Kubernetes Infra Offload Usage Guide

General requirements

  • For Infra Agent and Infra Manager to work, Kernel 5.4 or greater is required.
  • The recommended OS to be used is Fedora 33
  • The recommended Kubernetes version to be used is 1.25.0
  • TAP interfaces should be created and available on the host system before Infra Agent is deployed. The default prefix for TAP interfaces names, as required by InfraAgent is "P4TAP_".
  • The number of TAP interfaces created must be a power of 2 and more than 4. For example, it can be 8, 16, 32 and so on.
  • The P4 data plane program (k8s_dp.p4) and the configuration file (k8s_dp.conf), must not be modified as the k8s control plane software is tightly coupled with the pipeline. The P4 compiler generated artifacts are available in the container and must be used as is.
  • The firewall, if enabled in host OS, should either be disabled or configured to allow required traffic to flow through.

Kubernetes installation

If Kubernetes and other required components are already installed on the machine, then proceed to IPDK OVS Install and Run

Pre-requisites

Kubernetes is known to not work well with Linux swap and hence, it should be turned off.

# swapoff -a

For Fedora 33, swapoff doesn't completely turnoff the swap after reboot. Remove the below package.
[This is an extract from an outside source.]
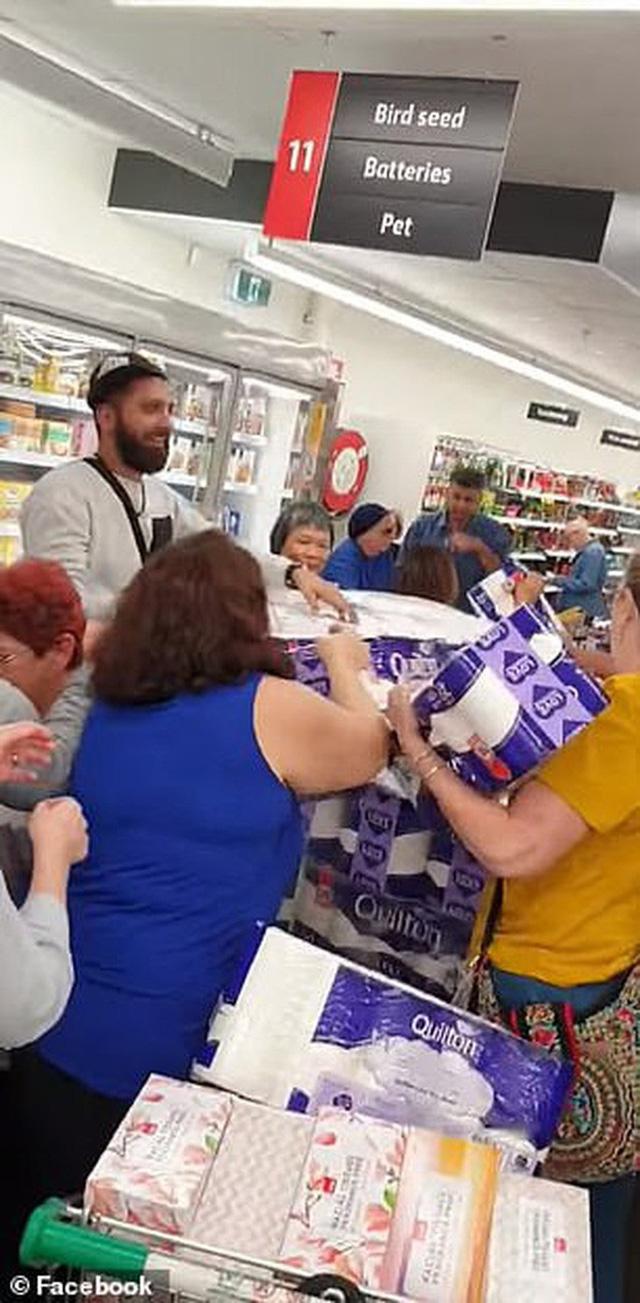 Covid-19: Ba người phụ nữ đánh nhau giành giấy vệ sinh trong siêu thị Úc  - Ảnh 4.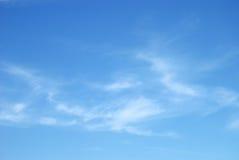 Nuages blancs mous contre le ciel bleu photographie stock libre de droits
# dnf remove zram-generator-defaults

Check if the swap is off

# swapon --show

There should be no zram device

# lsblk

Also remove any swap specific entries from /etc/fstab.
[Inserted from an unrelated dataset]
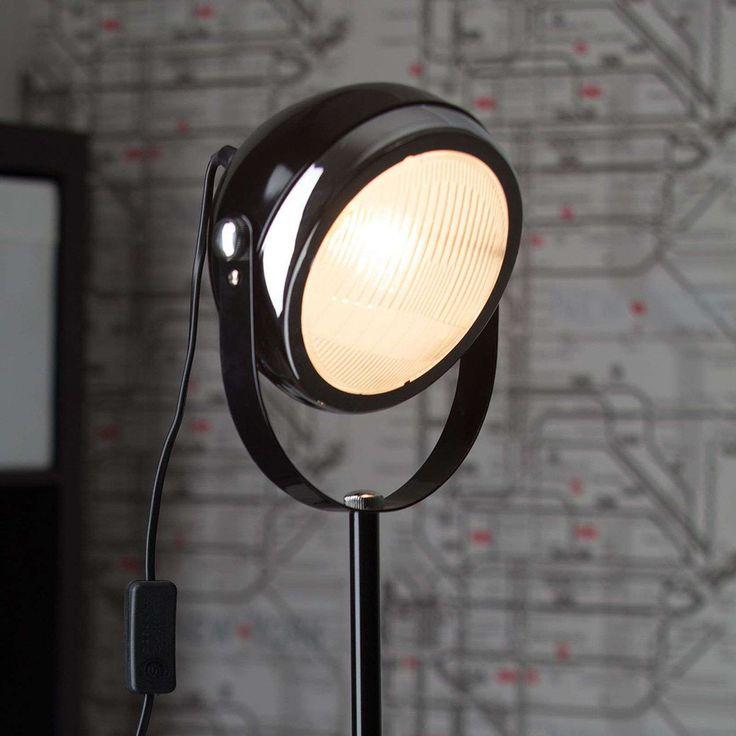 Lampadaire A Spot Rider Noir De Brilliant Lampadaire Projecteur Sur Pied Et Lampe Exterieur Design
Kernel modules and kernel settings

Load below kernel modules and add them to modules-load for autoload during the reboot

# modprobe overlay
# modprobe br_netfilter

# cat <<EOF | sudo tee /etc/modules-load.d/k8s.conf
br_netfilter
EOF

Enable IPvX forwarding

# sudo tee /etc/sysctl.d/kubernetes.conf<<EOF
net.bridge.bridge-nf-call-ip6tables = 1
net.bridge.bridge-nf-call-iptables = 1
net.ipv4.ip_forward = 1
EOF
# sysctl -p

set SELinux in permissive mode and verify

# sudo sed -i 's/^SELINUX=enforcing$/SELINUX=permissive/' /etc/selinux/config
# getenforce

Install, configure and run Docker

Install docker, configure associated settings and start it. Docker is required when using older versions of kubernetes (< v1.23) as dockerd talks to containerd to pull K8s images. Docker is not required if cri runtime is containerd.

# dnf update -y
# dnf install -y dnf-plugins-core
# dnf config-manager --add-repo https://download.docker.com/linux/fedora/docker-ce.repo
# dnf install docker-ce docker-ce-cli containerd.io

Create or edit /etc/systemd/system/docker.service.d/http-proxy.conf with proxies, if your setup is behind a proxy. It should have contents as below

[Service]
Environment="HTTPS_PROXY=<proxy-url>"
Environment="HTTP_PROXY=<proxy-url>"
Environment="NO_PROXY=localhost,127.0.0.1,::1"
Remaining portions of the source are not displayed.